Hill v. United States Fidelity & Guaranty Co.

272 F. Supp. 569 | M.D. Fla. | 1967

272 F. Supp. 569 (1967)

Marie L. HILL, a widow, Plaintiff(s),
v.
UNITED STATES FIDELITY & GUARANTY CO., a corporation, Defendant.

No. 67-346-Civ-J.

United States District Court M. D. Florida, Jacksonville Division.

September 12, 1967.

Jack F. Wayman, Mark Hulsey, Jr., Nathan Bedell, Jacksonville, Fla., Lokey & Bowden, Atlanta, Ga., for plaintiff.

Charles Cook Howell, Jr., Jacksonville, Fla., for defendant.

*570 SCOTT, District Judge.

ORDER

This is one of forty-four civil jury cases pending in this Court arising out of the Hotel Roosevelt fire in Jacksonville, Florida, on December 29, 1963, resulting in a number of deaths and personal injuries. All of the suits have been brought against the United States Fidelity & Guaranty Company, as sole defendant, and have either been removed from the Circuit Court of Duval County, Florida, to this Court by reason of diversity, or brought directly here for the same reason.

The attorneys for all of the plaintiffs have filed a uniform complaint or a uniform amended complaint in each of the cases, which complaints are identical except for the names of the parties plaintiff and the allegations as to the damages claimed. A motion to dismiss the complaints for failure to state a claim upon which relief can be granted has been filed in each of the cases and thoroughly briefed and orally argued. The same questions as to legal liability of the defendant to the various plaintiffs are presented in all of the cases. These suits are not brought for breach of the insurance policies issued by defendant to the hotel company which are referred to in the complaints. Here the complaints specifically allege that the defendant insurance company "made periodic safety engineering inspections of the hotel premises to detect conditions hazardous to persons occupying and using the hotel premises", and "negligently performed such inspections in failing to detect such conditions and in failing to report to the hotel company that such conditions rendered the hotel unsafe for housing guests".

The questions of Florida law presented as to the legal liability of the insurance company by its motions to dismiss have not been passed upon or decided in any reported decision of the Supreme Court of Florida or the District Courts of Appeal of Florida as far as is known to this Court.

This Court has carefully considered the arguments of counsel and the briefs, and especially the decisions of the Appellate Court of Illinois, 39 Ill.App.2d 73, 187 N.E.2d 425, and the Supreme Court of Illinois, 31 Ill. 2d 69, 199 N.E.2d 769, in Nelson v.
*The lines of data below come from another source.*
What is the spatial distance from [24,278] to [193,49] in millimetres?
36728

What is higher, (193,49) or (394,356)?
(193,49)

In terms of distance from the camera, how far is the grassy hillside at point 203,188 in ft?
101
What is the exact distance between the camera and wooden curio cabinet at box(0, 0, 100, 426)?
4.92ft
Union Wire Rope Corporation, et al., and the citation of authorities contained therein. The Nelson case involved personal injuries and deaths arising out of the construction of the Duval County Court House in Jacksonville, Florida, in 1957, as the result of a fall of an elevator hoist carrying employees of the contractors.

This Court is of the opinion that the Supreme Court of Florida would probably follow the well reasoned opinion of the Appellate Court of Illinois in the Nelson case if the present cases were presented to them for decision, rather than the opinion of the Supreme Court of Illinois in the Nelson case, where three Judges dissented.

The Appellate Court of Illinois, in holding that there was no liability on the insurance company in the Nelson case, said, 39 Ill.App.2d 73, 187 N.E.2d Text 449:

"We come, therefore, to the question as to whether nonfeasance in connection with a gratuitous undertaking can give rise to liability unless it be shown that the intended beneficiaries of the undertaking had relied upon its performance. We believe it cannot, because under those circumstances reliance lies at the very heart of the cause of action".

Neither the uniform complaint nor the uniform amended complaint in each of these cases contain any allegation whatsoever that the plaintiffs relied for their safety on the gratuitous inspections alleged to have been made negligently by defendant's omission or failure to properly inspect the hotel premises for hazards to guests. The plaintiffs have, therefore, failed to show the breach of any legal duty owed by defendant to them.

Accordingly, this Court holds that the complaints in each of these cases wholly *571 and completely fail to state a cause of action upon which relief can be granted, and the motions to dismiss the complaints in each of these cases are granted, with leave to the plaintiffs to amend the complaints as advised within 30 days from the date of this order.